Par là peut-être le sublime échappe-t-il à l’imprésentable, à l’indicible hypostasié en un absolu transcendant : dans l’immanence d’une forme poétique s’engendre un sublime qui s’invente en même temps qu’il performe les représentations des hommes, notamment celle du temps.

Pour esquisser un prolongement à cette conception, nous pourrions songer au projet romantique d’Iéna, héritier de la troisième Critique, et qui dans son ensemble vise précisément à maintenir la tension dégagée dans l’événement : faire une place à l’Histoire, à l’inscription de l’homme dans la contingence d’un ici et d’un maintenant, tout en conservant la réflexivité transcendantale et ses concepts, hérités en droite ligne de la pensée kantienne. Et c’est une grande part de la modernité poétique, au moins jusqu’à Proust, qui hérite de cette question. L’inscription de l’art romantique sous le signe du sublime tient sans doute bien moins au développement d’une esthétique du grandiose ou de l’héroïsme qu’à la mise en forme d’un questionnement métaphysique portant, entre autres, sur le rapport de l’homme à son histoire, questionnement cristallisé dans une poïétique de l’événement — création mais aussi épreuve de ce dernier — développée chez divers auteurs tels que Nerval, Baudelaire, Proust[55], pour ne citer qu’eux. Il ne s’agit donc pas d’échanger une abstraction autonome pour une autre : l’événement-basculement n’est pas, semble-t-il, qu’un autre avatar d’un événement-surgissement, mais renvoie à un travail précis de l’imagination qui s’incarne de façon singulière chez chacun de ces auteurs. Leur intérêt ne résiderait pas pour autant dans une illustration de la théorie développée ici : ces poétiques poursuivent plutôt la théorie et, chacune singulièrement, contribuent à travailler ce paradoxe de l’événement dont le sublime concentre l’expérience. Ce n’est qu’en poésie que nous pouvons dire, avec René Char, « l’éclair me dure », ce court fragment de La Parole en Archipel qui reprend l’image si chère au Pseudo-Longin — l’éclair — pour condenser en quelques mots le paradoxe structurant la temporalité de l’expérience du sublime.

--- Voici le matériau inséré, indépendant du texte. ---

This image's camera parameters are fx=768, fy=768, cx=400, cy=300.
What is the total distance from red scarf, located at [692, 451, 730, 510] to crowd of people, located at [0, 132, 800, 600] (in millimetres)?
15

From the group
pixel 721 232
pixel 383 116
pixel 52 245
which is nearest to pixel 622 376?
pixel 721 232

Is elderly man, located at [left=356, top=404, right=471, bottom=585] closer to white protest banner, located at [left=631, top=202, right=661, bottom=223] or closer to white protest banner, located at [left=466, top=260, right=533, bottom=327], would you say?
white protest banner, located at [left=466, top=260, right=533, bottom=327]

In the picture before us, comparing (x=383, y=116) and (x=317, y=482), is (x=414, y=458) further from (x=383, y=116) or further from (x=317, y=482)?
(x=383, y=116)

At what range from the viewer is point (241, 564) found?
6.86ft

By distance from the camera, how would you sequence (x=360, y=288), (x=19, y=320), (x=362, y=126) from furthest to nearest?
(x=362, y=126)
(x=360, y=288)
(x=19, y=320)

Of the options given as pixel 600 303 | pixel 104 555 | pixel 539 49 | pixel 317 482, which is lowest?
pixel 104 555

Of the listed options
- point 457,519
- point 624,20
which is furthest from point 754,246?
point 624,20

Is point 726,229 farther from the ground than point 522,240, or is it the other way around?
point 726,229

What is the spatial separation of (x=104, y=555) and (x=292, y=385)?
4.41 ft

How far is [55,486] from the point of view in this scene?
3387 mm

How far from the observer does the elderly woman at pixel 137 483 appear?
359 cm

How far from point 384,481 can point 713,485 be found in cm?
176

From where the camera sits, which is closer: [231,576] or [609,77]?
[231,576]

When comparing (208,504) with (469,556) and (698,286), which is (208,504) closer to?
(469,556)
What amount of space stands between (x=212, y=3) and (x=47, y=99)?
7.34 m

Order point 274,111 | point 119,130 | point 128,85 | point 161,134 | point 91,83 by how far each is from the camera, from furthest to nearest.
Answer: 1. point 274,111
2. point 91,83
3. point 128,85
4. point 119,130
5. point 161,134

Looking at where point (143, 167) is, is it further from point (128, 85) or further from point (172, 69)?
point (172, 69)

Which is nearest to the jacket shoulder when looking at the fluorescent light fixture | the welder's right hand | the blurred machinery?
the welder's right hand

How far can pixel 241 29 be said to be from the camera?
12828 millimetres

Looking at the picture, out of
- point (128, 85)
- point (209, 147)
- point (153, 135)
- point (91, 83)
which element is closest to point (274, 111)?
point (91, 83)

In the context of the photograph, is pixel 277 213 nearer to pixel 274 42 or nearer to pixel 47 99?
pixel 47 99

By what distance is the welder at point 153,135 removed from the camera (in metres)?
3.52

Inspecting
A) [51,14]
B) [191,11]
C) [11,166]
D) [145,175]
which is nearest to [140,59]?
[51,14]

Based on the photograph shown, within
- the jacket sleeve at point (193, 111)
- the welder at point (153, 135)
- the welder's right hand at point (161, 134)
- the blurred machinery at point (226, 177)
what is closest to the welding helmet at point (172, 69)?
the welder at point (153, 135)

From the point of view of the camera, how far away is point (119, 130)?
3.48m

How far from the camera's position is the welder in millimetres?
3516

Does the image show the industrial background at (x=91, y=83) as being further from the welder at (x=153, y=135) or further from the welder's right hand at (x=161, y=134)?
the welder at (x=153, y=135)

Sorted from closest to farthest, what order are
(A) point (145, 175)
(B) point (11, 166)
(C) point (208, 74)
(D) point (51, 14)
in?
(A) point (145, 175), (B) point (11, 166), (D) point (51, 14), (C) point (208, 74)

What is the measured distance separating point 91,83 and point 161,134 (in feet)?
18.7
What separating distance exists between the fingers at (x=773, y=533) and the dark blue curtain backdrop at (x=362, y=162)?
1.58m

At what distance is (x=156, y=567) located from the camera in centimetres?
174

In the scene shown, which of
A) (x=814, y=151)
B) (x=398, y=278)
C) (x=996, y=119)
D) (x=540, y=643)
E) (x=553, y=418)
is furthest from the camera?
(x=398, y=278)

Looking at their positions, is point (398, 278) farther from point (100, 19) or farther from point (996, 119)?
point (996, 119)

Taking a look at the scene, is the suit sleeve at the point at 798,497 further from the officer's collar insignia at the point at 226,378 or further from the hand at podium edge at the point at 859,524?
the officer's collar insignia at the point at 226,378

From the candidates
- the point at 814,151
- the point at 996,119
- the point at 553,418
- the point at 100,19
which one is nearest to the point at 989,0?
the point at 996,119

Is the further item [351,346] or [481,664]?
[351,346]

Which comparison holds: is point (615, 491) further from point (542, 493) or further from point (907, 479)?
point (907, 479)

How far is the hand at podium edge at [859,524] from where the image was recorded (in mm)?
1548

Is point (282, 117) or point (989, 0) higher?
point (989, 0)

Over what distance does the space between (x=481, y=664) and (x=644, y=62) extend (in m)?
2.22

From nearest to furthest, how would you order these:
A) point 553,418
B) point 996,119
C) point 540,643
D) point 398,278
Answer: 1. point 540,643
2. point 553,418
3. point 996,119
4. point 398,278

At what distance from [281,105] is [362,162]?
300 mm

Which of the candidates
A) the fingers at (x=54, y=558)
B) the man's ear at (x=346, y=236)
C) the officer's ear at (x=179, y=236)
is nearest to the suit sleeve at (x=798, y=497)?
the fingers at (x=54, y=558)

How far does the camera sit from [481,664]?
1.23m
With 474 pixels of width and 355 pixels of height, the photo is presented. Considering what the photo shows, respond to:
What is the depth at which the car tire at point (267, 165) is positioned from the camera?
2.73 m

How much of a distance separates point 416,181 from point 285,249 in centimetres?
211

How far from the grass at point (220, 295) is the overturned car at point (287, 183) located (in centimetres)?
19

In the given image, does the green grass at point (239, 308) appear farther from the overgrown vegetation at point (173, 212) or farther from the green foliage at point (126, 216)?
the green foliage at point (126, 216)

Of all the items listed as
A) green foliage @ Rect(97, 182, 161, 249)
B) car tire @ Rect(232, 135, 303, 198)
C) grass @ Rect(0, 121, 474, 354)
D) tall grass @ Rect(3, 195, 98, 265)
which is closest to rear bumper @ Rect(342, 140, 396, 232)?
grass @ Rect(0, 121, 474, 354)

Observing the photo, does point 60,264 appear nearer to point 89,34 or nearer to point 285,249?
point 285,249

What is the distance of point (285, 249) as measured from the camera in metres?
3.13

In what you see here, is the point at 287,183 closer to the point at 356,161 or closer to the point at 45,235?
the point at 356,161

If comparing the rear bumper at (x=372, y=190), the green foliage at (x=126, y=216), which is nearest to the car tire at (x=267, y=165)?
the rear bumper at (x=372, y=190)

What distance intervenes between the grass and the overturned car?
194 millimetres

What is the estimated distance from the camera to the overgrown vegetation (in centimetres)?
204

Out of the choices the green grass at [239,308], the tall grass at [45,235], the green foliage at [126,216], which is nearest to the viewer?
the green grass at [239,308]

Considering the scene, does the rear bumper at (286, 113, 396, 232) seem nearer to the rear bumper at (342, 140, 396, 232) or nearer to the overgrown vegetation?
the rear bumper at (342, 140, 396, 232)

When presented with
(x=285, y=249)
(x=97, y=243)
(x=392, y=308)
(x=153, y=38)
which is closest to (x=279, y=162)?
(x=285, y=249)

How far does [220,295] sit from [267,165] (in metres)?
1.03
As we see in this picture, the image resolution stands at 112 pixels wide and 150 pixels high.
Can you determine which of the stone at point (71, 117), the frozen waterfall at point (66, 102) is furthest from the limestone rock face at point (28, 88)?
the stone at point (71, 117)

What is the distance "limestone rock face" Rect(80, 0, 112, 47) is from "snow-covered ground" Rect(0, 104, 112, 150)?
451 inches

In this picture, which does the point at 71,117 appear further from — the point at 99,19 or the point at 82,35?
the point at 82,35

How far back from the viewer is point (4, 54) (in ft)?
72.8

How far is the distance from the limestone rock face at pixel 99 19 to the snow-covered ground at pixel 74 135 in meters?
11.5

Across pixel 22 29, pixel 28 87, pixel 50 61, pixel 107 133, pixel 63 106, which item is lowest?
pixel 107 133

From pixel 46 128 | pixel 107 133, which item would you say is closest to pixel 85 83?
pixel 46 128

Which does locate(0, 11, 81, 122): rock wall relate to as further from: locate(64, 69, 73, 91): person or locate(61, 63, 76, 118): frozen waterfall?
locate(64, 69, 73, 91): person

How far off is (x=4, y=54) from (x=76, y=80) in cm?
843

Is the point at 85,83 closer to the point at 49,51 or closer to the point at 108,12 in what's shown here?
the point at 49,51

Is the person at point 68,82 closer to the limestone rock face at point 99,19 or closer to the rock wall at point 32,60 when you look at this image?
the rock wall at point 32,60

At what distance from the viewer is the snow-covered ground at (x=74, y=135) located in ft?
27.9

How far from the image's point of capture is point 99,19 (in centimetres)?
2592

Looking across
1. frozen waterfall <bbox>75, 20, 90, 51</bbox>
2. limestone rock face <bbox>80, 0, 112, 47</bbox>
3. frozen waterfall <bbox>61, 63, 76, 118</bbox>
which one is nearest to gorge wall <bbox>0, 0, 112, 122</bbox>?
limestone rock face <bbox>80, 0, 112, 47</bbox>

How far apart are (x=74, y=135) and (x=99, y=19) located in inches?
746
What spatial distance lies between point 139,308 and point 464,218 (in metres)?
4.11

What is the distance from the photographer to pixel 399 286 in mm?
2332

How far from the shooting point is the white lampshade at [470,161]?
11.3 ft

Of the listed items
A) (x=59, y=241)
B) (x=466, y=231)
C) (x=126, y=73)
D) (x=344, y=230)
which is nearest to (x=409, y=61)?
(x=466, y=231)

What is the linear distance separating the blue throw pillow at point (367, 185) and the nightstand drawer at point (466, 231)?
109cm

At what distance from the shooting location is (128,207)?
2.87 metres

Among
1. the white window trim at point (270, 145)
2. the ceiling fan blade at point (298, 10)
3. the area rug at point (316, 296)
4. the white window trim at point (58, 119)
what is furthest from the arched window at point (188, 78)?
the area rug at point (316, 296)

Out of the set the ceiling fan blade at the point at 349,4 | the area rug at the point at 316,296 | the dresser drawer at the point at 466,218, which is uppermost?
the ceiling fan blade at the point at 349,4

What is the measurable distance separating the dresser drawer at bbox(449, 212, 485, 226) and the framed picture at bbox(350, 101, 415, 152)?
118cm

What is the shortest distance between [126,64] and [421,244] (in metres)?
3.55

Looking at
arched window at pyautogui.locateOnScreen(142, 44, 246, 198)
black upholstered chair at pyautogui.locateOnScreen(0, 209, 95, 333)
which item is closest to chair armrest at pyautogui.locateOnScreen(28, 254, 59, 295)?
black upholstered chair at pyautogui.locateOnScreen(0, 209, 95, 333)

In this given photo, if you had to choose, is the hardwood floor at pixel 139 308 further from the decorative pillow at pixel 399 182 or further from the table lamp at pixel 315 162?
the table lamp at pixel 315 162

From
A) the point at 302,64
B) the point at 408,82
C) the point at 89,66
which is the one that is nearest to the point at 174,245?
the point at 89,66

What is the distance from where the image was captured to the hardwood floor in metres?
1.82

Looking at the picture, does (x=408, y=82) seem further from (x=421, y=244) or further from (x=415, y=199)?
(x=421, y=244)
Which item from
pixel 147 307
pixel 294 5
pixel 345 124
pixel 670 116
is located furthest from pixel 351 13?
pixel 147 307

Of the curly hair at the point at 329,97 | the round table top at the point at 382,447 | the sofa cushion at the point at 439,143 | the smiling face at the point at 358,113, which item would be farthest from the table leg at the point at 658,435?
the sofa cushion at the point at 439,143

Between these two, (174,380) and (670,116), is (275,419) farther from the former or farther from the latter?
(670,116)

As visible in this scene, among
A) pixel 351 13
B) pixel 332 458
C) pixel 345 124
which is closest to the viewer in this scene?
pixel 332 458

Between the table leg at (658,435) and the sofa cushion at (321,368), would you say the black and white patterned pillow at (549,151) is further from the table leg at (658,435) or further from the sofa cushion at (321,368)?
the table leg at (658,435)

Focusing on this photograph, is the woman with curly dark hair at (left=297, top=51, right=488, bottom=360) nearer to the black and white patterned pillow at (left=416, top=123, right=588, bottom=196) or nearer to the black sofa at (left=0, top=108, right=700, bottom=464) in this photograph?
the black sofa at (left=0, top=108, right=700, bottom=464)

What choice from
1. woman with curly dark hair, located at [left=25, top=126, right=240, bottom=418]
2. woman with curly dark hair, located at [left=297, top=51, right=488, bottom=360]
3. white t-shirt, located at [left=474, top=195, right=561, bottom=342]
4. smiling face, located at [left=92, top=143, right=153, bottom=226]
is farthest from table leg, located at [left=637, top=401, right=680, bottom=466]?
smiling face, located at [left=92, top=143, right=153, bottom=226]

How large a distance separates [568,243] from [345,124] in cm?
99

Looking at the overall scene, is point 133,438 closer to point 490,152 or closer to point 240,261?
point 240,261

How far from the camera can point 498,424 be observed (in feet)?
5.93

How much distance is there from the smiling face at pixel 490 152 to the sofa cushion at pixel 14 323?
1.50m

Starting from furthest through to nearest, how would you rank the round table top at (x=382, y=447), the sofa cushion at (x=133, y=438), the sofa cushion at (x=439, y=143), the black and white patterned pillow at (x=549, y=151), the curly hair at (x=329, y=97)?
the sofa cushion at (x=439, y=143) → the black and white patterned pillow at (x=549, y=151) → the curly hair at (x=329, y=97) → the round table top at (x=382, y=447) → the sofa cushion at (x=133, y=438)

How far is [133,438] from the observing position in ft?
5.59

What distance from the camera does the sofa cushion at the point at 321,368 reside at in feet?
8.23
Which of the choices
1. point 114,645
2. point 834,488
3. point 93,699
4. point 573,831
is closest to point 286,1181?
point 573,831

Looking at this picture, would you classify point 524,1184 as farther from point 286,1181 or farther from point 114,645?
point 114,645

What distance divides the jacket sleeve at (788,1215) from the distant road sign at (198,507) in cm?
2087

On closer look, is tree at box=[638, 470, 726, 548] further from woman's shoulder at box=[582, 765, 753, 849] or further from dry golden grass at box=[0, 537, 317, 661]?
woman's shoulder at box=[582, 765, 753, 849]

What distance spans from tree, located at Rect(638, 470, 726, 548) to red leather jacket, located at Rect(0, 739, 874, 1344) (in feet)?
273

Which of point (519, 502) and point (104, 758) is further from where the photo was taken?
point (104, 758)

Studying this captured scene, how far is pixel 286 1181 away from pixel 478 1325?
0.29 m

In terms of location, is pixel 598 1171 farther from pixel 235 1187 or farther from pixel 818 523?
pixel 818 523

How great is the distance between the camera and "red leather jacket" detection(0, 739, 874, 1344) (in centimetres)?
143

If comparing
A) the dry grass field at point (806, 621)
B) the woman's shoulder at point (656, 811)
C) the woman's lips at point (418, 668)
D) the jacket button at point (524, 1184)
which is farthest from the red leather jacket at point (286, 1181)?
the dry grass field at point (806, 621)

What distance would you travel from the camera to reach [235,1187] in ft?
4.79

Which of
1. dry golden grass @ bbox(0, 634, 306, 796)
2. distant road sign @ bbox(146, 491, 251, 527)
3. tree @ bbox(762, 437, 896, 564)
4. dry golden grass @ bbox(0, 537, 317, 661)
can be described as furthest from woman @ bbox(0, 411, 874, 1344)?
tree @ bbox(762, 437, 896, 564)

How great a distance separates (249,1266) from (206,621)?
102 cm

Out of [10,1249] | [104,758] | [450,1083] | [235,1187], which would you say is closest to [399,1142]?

En conclusion, le sublime est événement esthétique non parce qu’il créerait abstraitement « du sens », mais parce qu’il incarne simultanément le jugement et l’expérience d’une représentation de l’imagination qui amène l’esprit non à connaître des Idées de la raison, mais à les penser, ouvrant l’imagination à une infinité de possibles non déterminables d’avance sous une règle. Le sublime serait dès lors au départ d’une esthétique de l’événement, une expérience du temps (mais également d’autres notions structurant notre rapport au monde). Cette expérience se déploierait dans une duplicité paradoxale, faisant appel, depuis le sensible, à une reformulation réflexive du principe de temporalité pouvant trouver place, par exemple, en poésie. En effet, notre analyse de l’événement du sublime ne nous a permis que de dégager la structure formelle de cette expérience. Encore s’agirait-il de voir quelles Idées esthétiques pourraient être développées en poésie, sous le signe du génie, et en quoi elles travailleraient nos représentations, par l’intermédiaire du jugement esthétique du sublime. Pour le dire avec J.-P. Larthomas, « l’oeuvre d’art n’a pas le privilège surhumain sur une sorte de “science intuitive” du troisième genre. Mais elle a celui d’informer la sensibilité et le “sens commun” esthétique, pour les enrichir de résonances dans l’effort vers la pensée qui questionne[56]. » Dans les différentes mises en forme poétiques de l’expérience du temps, que nous jugerions sublimement, nous pourrions donc identifier précisément en quelle façon, de quelle manière, l’Idée esthétique nous donnerait « à penser en plus d’un concept bien des choses indicibles, dont le sentiment anime la faculté de connaissance et qui inspire à la lettre du langage un esprit[57] ».